* **WORK REQUEST**
Report the count of lines with "counter" in the data below, and no other words.

* **DATA FOR REVIEW**
-- -- --
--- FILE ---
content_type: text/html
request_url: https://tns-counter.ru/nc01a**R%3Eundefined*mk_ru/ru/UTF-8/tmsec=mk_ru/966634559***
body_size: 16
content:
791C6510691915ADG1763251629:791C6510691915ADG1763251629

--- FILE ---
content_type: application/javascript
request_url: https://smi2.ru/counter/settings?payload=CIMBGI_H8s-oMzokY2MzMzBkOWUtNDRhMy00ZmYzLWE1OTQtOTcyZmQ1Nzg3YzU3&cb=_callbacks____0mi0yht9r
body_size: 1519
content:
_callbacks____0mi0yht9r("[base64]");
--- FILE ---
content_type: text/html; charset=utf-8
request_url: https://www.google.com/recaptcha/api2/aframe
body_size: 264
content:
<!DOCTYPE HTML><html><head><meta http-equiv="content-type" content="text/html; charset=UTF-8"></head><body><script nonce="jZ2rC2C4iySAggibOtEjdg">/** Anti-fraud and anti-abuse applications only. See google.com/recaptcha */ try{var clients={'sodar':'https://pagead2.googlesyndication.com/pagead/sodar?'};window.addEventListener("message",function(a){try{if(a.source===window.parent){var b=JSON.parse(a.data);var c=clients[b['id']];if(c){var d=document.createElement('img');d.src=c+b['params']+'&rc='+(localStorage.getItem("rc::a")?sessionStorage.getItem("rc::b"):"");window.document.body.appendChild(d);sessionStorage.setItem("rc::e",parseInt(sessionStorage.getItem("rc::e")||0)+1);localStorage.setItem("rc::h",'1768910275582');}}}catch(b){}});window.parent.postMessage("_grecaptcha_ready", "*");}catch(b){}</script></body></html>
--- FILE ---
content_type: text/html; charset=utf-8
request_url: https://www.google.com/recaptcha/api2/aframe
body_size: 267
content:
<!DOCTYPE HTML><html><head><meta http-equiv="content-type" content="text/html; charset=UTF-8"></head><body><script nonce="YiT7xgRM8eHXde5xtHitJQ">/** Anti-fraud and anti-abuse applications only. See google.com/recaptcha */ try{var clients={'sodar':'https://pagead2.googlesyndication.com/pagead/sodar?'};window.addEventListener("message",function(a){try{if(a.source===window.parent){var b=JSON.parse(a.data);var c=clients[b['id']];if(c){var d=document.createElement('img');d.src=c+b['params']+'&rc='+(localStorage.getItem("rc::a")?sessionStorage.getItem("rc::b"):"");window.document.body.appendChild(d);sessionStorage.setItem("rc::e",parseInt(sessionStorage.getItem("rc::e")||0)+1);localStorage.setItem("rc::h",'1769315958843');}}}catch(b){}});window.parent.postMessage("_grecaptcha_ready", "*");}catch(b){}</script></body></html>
-- -- --
* **TASK ANSWER**
2